ECOLEAF: New Energy Costs

 
 
Here are the hard facts: coal is the primary workhorse of electricity, and new coal plants have an average cost of $2500 per kW. Using the costs of a new coal plant as our benchmark, the cheapest alternative energy to implement is natural gas. In comparison, coal produces an average of 2.3 times more C02 than natural gas, and new natural gas plants cost 30% less than new coal plants.


Natural gas appears to be the best solution moving forward—at least, in terms of cost—but natural gas still creates carbon waste. Also, due to a glut of building natural gas plants in the U.S., current facilities are running at less than 40% efficiency. That makes any future investments unlikely due to surplus capacity.
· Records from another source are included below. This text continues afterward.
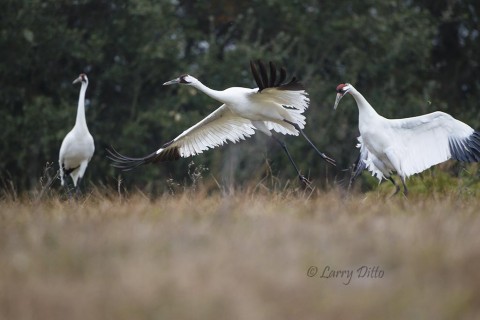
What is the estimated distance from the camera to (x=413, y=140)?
9.73 metres

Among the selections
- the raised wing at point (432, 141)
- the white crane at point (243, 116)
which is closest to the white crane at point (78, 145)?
the white crane at point (243, 116)

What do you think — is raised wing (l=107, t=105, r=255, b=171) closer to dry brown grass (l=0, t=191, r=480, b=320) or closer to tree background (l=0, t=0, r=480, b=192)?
dry brown grass (l=0, t=191, r=480, b=320)

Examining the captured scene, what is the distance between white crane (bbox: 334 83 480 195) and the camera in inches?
371

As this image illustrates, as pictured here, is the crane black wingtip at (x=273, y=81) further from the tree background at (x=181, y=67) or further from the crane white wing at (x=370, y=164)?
the tree background at (x=181, y=67)

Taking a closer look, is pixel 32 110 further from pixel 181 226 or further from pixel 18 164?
pixel 181 226

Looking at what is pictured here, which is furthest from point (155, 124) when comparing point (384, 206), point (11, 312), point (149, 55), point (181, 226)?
point (11, 312)

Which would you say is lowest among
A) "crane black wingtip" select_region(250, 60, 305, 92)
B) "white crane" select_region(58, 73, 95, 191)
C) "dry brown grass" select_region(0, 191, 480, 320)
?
"white crane" select_region(58, 73, 95, 191)

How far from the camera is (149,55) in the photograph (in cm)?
2031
Then there is the remote possibility of unproven clean coal plants at 1.3 times the cost of coal…or the possibility of nuclear plants at double the cost. Nuclear may play a role eventually, but it is expensive and a plant takes more than ten years to construct. And lest we forget, nuclear power plants have a short shelf life of only 40 years (per the U.S. Atomic Energy Act) with a potential extension of 20 years. There’s also the issue of having no safe haven for the stockpiling or storage of nuclear waste by-products.


Not many renewable alternatives can take over for coal plants, either. Hydroelectric plants (which use water and gravity) are no longer a viable option: they require massive construction efforts and sizeable water flows to function. In the U.S., there are few—if any—locations left. Decreasing rainfalls and more droughts have had an adverse affect on hydro efficiencies; in the U.S., this resource has been tapped to capacity.


Other clean energy technologies might be viable, but they’re currently too expensive to implement on a large scale. Wind energy sounds very reasonable at only 0.9 the cost of coal, but when we factor in wind-efficiency vacillations of 25%, the realized cost becomes a staggering 3.4 times that of coal. Solar fares worse: thin film costs twice what coal does (at that level, it’s comparable to nuclear power), but when overcast days and night efficiency losses are factored in, the realized cost becomes 8.7 times that of coal. Solar thermal may be cheaper than thin films at a rate of 1.7, but with an average efficiency of only 15%, it becomes the most costly at 11.3 times the cost of coal. Geothermal has the best cost chance (a factor of 1.5 times); however, after 30 years of use, it is still plagued with the same problems: drilling issues, difficulties in finding suitable locations to utilize its power, and its hazardous potential to cause earthquakes.